**What to produce:**
Please answer these questions from the article about the parking-lot opera concert:
1. At what times did the singers perform at Vienna Shopping Center?
2. With whom did Susan Zheng co-found The Concert Truck?
3. From which opera did Samuel Weiser sing several numbers?

**Text excerpt:**
^^^^^^^^^^^^^^^^

Normally, the members of the Washington National Opera’s Cafritz Young Artists Program might be performing the work of Mozart, one of Vienna, Austria’s most famous residents, at the Kennedy Center. Instead, on Saturday afternoon, the up-and-coming opera singers were performing at a Vienna, Virginia, parking lot.
With most performances at the Kennedy Center dark due to the pandemic, the singers found the sunshine as their spotlight, and socially distanced music lovers at the Vienna Shopping Center.
The fans, wearing masks, sat on the asphalt of the parking lot, lawn chairs brought from home, or stayed in their cars with the windows open. Some children climbed out of sunroofs to see the performers and hear the dramatic, lilting and evocative sounds of classical music and opera.
“We can’t perform in the Kennedy Center Opera House, so we’re getting out into the community and continuing to bring opera to our supporters,” said Rob Ainsley, director of the Cafritz Young Artists Program.
The group surprised Northern Virginians going about their Saturday afternoon errands by performing shows at 1 p.m. and 3 p.m., in the parking lot of Vienna Shopping Center.
The entire endeavor couldn’t happen without an old truck converted into a mobile stage, complete with concert piano, lighting, sound system and retractable awning — in case of rain.
“When COVID struck, we found ourselves in a unique position to work with arts organizations like the Kennedy Center to help them continue their programming,” said Susan Zheng, who co-founded the Baltimore-based “The Concert Truck” with Nick Luby. The two will take the truck later this fall to the University of South Carolina for a piano series.
“We’re trying to bring opera and music to the communities,” said Baritone Samuel Weiser, one of the Cafritz program’s young artists.
Weiser said the truck’s stage can accommodate two singers and the pianist, socially distanced.
Weiser sang several numbers from Donizetti’s L’Elisir D’Amore, (The Elixir of Love). “There are a lot of great roles in it, a lot of ear worms,” he said.
The opera singers plan a few more pop-up performances before the cold weather sets in, and then they expect to conduct performances in the spring in all of D.C.’s eight wards.

^^^^^^^^^^^^^^^^

**Recorded data:**
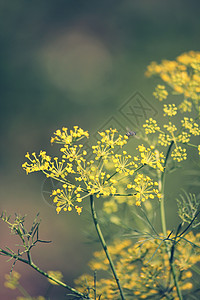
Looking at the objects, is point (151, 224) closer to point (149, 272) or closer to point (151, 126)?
point (149, 272)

^^^^^^^^^^^^^^^^

**Exercise result:**
1. 1 p.m. and 3 p.m.
2. Nick Luby
3. Donizetti's L'Elisir D'Amore (The Elixir of Love)